Personal information
- Nationality: American
- Born: March 23, 1992 (age 34) Raleigh, North Carolina
- Height: 6 ft 2 in (1.88 m)
- Weight: 195 lb (88 kg)

Sport
- Sport: Running
- Events: 100 metres, 200 metres

Achievements and titles
- Personal bests: 100 m: 10.01 s (USA Championship Eugene, OR. 2015) 200 m: 20.24 s (British Grand Prix, 2016)

Medal record
Men's athletics
Representing the United States
Pan American Games
| Gold medal – first place | 2015 Toronto | 4x100 m relay |
Pan American Junior Championships
| Gold medal – first place | 2011 Miramar | 4×100 m relay |
| Silver medal – second place | 2011 Miramar | 200 m |

= Sean McLean =

American sprinter (born 1992)

Sean McLean (born March 23, 1992) is an American sprinter who specializes in the 100 and 200 metres. He graduated from the Word of God Christian Academy in Raleigh, North Carolina, after previously attending Southeast Raleigh Magnet High School.

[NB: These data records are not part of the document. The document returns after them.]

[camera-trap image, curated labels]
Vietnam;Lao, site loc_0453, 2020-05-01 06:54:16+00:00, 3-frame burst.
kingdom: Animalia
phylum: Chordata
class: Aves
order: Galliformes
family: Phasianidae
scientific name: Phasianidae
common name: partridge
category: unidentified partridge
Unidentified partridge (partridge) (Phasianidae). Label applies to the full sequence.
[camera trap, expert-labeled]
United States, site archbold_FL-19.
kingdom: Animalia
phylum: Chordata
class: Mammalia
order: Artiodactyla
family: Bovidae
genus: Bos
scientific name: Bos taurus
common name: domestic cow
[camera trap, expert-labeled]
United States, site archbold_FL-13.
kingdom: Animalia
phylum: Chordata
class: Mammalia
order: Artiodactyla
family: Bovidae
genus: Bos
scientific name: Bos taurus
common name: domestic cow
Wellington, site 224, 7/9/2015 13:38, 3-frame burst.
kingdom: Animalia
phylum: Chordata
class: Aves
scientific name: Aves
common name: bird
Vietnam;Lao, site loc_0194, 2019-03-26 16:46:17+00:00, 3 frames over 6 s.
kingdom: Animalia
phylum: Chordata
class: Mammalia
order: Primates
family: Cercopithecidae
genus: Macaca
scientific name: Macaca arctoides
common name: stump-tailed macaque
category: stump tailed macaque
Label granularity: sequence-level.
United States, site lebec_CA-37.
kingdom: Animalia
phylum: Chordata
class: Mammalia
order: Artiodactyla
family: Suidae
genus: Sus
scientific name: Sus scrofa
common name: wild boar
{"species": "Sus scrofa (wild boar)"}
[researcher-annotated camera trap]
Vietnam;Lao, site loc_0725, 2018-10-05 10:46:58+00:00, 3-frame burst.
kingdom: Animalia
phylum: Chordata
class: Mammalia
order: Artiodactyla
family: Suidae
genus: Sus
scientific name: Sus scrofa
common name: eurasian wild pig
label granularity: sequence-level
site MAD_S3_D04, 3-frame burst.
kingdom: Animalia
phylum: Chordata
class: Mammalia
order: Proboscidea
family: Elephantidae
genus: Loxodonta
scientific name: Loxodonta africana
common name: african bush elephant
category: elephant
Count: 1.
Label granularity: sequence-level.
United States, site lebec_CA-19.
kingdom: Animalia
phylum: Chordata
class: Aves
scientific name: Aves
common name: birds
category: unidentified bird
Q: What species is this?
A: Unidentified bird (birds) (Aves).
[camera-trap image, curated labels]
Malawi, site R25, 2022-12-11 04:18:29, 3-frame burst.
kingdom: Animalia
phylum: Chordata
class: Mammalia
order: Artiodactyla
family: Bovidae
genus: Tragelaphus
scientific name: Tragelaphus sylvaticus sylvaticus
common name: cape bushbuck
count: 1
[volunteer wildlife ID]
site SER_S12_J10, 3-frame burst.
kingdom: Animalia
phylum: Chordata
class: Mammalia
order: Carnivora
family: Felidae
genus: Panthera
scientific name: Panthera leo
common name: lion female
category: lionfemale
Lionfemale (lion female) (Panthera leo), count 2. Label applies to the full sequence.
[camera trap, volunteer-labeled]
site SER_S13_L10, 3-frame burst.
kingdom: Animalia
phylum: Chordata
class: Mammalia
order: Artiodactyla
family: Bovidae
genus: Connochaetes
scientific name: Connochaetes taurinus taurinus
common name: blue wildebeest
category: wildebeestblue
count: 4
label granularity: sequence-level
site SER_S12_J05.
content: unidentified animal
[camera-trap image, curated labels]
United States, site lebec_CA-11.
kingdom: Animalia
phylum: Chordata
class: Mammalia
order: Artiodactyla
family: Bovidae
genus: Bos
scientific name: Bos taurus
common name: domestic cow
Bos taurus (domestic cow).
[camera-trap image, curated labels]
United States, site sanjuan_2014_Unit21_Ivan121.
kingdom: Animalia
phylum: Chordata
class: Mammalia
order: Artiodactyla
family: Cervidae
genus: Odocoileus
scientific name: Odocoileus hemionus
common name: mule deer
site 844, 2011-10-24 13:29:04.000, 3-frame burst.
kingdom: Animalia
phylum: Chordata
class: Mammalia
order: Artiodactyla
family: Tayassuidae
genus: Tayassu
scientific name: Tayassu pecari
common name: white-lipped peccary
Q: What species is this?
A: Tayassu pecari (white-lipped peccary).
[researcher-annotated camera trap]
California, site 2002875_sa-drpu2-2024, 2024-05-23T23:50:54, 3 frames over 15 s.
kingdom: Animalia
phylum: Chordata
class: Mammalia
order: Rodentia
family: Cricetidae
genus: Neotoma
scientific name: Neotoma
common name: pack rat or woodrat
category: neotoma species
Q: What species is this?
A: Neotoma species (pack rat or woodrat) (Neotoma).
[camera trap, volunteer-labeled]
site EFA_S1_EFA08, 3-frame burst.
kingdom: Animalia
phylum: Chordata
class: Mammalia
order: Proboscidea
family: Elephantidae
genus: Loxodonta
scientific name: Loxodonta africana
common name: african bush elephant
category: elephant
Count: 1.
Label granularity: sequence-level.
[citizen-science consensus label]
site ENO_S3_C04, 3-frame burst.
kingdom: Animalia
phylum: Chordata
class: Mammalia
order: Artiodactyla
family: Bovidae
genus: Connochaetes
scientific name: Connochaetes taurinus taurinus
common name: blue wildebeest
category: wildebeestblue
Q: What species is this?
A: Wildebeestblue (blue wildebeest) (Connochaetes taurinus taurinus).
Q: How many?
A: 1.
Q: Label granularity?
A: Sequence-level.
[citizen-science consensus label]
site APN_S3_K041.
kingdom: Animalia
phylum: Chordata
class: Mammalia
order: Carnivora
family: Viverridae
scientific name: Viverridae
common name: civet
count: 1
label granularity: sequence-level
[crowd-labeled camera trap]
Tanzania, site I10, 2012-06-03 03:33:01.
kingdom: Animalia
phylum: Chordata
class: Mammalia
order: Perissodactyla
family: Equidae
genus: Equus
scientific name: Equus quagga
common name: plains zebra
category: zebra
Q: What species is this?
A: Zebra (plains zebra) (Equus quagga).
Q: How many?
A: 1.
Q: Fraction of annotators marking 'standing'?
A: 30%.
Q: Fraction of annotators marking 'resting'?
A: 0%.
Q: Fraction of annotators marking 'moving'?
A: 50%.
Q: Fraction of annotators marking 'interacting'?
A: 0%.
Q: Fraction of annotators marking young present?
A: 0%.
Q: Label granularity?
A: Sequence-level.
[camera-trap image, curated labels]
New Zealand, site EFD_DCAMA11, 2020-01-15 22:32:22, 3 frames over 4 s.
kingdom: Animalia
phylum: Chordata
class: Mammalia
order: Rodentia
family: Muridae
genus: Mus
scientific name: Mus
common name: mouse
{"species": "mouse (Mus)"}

McLean won a silver medal in the 200 metres, and a gold medal in the 4×100 metres relay at the 2011 Pan American Junior Athletics Championships in Miramar, Florida. He was an All-USA high school track and field team selection by USA Today in 2010, and 2011. Mclean turned professional out of high school, turning down offers from some of the top track and field programs in the country.